__Texto__:
○ ○ ○ ○ ○
A crise curativa - I

Pela nossa parte, fizemos a iniciação e o regresso à natureza, indo todos os dias almoçar e jantar à mesma sala onde a família se banqueteava com despojos cadavéricos e com vegetais cozinhados.

Havia então alguns tempos que não comíamos carne nem peixe, e agora não provamos alimento algum preparado ao fogo.

Não tivemos crises curativas fortes porque fomos procedendo devagar e com um certo critério.

Assim podem proceder as pessoas que sentem unicamente os defeitos das taras e os vícios da cozinha.

Mas os doentes agudos devem desde logo, iniciarem-se nas vantagens da dieta primordial para não dar aos micróbios pasto adequado, isto é, sangue tóxico.

A crise é, segundo Hipócrates, a eliminação de tudo quanto é supérfluo ou prejudicial ao corpo.

O regime alimentar cru, bem orientado, provoca lentamente a depuração, sem fazer sofrer em demasia o doente.

É porque a própria água, com os sais terrosos em dissolução, provoca nas artérias depósitos anormais.

Um ano depois de havermos iniciado a reforma íntima do organismo, tivemos uma descarga de ácido úrico.

Apesar de bastantes anos de dietas, o frugivorismo determinou mais íntima resolução libertadora.

O naturismo faz o que nenhum outro processo de higiene ou de medicina causa sobretudo no Verão.

Abençoada hora aquela em que, desprendidos de toda a ideia preconcebida, resolvemos iniciar a verdadeira alimentação. Reformar, eis a bandeira! Pôr um entrave à degenerescência, eis o fito. A crise curativa é necessária não só nos indivíduos como nas sociedades.

Os homens viciados tendem a expelir de si a toxicidade introduzida e formada. Uma doença é uma crise curativa, quando da forma aguda, porque, quem adoece depura-se.

A febre deve ser acolhida como um bom sintoma: respeitemo-lo convenientemente.

O jejum é óptimo. A disenteria é excelente para eliminar pelo intestino um sem número de resíduos mórbidos, contanto que não seja excessiva. Uma grande diurese é útil para que o sangue fique sem o menor resto de causas mórbidas.

Esta velha doutrina da natureza curadora, por muito tempo esquecida, é o eixo em que gira o naturismo moderno.

É a natura medicatrix a ideia mãe de todas as teorias patogénicas da época moderna, como afirmou o sábio professor Bouchard, da Faculdade de Medicina de Paris.

Felizes dos doentes que têm, a dirigi-los, médicos que conhecem a cura natural. Deixemos operar a natureza com as suas crises resolutivas e salutares, que expulsam do corpo os humores nocivos. A crise curativa é tanto maior quanto mais importantes forem os atentados antigos à integridade protoplásmica.
○ ○ ○ ○ ○
Dados armazenados
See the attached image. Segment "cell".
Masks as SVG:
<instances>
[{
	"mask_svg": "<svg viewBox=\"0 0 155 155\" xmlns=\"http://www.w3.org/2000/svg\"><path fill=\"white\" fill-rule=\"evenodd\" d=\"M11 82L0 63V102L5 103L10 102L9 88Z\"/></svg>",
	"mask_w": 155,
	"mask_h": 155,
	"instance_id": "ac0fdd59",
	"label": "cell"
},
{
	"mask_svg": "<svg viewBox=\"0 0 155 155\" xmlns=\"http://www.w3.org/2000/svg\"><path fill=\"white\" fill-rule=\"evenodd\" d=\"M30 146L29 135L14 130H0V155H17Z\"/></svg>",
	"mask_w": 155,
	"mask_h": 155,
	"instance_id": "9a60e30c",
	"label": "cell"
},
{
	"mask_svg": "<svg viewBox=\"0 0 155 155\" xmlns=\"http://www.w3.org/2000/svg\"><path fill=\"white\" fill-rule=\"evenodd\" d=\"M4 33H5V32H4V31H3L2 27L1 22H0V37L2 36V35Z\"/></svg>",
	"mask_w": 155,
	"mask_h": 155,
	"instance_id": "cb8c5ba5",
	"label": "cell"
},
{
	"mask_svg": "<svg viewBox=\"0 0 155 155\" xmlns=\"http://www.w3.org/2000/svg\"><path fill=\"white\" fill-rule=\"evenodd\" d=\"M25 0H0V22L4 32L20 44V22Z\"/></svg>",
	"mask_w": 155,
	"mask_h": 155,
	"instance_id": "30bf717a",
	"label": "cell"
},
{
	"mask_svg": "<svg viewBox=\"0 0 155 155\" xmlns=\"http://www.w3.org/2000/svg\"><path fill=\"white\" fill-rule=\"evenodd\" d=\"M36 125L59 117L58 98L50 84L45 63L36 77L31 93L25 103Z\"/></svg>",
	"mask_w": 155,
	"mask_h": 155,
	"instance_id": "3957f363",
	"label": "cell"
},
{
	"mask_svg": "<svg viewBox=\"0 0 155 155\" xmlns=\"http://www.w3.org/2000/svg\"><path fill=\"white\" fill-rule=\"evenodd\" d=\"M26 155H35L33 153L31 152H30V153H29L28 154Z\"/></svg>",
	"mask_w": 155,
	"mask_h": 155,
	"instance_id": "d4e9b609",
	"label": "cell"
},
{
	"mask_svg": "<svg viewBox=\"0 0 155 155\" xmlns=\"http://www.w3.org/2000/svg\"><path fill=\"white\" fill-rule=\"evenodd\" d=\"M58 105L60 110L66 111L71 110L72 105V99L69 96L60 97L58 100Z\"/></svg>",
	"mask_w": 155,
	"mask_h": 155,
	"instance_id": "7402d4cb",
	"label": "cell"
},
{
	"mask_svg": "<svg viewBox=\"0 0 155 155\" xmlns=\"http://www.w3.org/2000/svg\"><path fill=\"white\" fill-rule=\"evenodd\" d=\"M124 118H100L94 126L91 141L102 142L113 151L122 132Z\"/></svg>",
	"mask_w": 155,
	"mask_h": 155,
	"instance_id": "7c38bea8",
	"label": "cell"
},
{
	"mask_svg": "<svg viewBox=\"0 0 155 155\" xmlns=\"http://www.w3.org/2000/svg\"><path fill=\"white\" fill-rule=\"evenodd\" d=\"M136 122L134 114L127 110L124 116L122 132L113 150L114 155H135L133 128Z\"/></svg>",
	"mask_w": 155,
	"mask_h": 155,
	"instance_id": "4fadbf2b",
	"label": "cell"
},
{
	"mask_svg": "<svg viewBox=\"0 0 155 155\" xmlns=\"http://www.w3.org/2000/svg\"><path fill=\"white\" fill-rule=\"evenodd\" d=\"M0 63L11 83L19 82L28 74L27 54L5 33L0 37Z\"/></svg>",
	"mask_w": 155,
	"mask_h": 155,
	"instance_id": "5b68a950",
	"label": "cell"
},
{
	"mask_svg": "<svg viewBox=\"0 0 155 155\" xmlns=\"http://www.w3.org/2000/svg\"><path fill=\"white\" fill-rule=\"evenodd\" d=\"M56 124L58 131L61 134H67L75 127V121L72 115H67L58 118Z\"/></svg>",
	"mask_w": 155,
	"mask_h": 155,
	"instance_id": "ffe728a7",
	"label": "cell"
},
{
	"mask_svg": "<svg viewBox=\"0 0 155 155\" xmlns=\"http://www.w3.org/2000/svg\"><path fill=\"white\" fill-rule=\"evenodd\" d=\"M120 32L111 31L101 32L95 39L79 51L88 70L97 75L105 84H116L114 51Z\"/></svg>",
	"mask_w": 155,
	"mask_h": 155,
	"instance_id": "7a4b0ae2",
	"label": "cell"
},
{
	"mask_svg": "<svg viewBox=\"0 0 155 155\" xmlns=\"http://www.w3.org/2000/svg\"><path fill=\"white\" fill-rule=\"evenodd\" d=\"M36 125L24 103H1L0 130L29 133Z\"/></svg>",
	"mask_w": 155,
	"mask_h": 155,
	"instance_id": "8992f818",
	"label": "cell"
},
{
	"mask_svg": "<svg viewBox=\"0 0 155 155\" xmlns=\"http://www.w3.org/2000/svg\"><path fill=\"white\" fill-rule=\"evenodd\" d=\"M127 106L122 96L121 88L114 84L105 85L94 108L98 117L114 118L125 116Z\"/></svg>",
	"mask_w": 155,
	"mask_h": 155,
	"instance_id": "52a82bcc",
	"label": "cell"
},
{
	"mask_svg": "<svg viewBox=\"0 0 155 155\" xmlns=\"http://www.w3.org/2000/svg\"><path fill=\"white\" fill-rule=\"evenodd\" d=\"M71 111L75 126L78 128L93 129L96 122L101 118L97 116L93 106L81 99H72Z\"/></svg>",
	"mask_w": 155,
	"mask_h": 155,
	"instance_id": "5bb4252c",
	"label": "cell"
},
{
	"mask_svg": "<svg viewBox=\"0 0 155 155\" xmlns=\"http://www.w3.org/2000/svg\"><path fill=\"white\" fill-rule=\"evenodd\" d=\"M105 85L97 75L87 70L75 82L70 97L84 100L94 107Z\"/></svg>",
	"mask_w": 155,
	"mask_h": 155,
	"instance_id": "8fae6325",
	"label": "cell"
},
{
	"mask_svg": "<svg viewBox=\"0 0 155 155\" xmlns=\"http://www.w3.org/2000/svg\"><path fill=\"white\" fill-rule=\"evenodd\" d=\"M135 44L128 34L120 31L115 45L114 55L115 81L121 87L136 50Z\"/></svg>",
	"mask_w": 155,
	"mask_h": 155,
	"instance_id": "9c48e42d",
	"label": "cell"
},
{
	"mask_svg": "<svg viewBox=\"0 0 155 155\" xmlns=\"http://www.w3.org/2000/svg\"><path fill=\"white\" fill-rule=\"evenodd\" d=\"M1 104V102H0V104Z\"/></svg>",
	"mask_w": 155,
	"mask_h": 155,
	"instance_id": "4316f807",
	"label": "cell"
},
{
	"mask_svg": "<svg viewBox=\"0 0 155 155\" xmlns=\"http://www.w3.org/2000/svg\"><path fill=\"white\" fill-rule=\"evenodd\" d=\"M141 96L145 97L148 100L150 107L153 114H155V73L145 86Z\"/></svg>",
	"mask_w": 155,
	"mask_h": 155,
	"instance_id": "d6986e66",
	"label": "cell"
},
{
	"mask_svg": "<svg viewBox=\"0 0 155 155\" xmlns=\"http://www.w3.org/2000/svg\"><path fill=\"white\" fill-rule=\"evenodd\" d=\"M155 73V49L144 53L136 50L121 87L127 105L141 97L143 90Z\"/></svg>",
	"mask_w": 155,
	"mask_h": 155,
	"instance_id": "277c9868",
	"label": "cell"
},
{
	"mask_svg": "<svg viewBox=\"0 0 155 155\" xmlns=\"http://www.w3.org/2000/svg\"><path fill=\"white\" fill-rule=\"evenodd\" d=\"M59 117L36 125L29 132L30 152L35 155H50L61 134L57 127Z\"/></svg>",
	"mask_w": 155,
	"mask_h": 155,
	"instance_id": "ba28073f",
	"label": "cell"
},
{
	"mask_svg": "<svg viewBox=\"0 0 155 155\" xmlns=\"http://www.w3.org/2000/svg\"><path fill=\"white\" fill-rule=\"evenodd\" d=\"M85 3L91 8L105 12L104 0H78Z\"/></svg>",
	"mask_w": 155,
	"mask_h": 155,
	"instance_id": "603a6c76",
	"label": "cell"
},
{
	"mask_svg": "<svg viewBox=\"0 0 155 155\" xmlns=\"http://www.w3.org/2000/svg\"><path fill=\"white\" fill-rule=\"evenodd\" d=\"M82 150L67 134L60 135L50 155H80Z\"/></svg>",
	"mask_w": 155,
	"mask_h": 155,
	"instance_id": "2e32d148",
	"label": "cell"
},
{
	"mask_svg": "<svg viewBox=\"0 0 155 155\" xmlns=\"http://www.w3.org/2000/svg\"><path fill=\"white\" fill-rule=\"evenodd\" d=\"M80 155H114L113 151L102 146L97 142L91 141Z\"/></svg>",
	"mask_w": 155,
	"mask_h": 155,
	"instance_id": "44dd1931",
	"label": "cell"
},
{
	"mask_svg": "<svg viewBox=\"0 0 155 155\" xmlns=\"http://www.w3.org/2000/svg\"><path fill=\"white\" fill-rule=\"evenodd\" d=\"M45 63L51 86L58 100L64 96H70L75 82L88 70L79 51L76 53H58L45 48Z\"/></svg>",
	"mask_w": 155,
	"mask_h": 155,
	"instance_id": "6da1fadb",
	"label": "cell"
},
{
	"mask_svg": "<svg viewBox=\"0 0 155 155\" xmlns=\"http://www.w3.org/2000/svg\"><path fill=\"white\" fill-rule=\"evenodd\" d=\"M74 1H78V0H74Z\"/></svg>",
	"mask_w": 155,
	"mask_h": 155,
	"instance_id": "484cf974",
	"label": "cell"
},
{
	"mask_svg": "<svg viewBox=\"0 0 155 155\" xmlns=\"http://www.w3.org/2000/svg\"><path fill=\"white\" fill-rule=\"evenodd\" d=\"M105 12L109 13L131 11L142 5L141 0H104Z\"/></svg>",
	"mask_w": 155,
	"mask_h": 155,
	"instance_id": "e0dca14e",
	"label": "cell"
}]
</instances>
○ ○ ○ ○ ○
__O que fazer__: No texto sobre a crise curativa, entre "A febre deve ser acolhida" e "Uma grande diurese é útil", que coisas são apresentadas como benéficas? Indique também o termo elogioso que acompanha cada uma.

__Resposta ao exercício__:
- A febre: "um bom sintoma"
- O jejum: "óptimo"
- A disenteria: "excelente", contanto que não seja excessiva
- Uma grande diurese: "útil"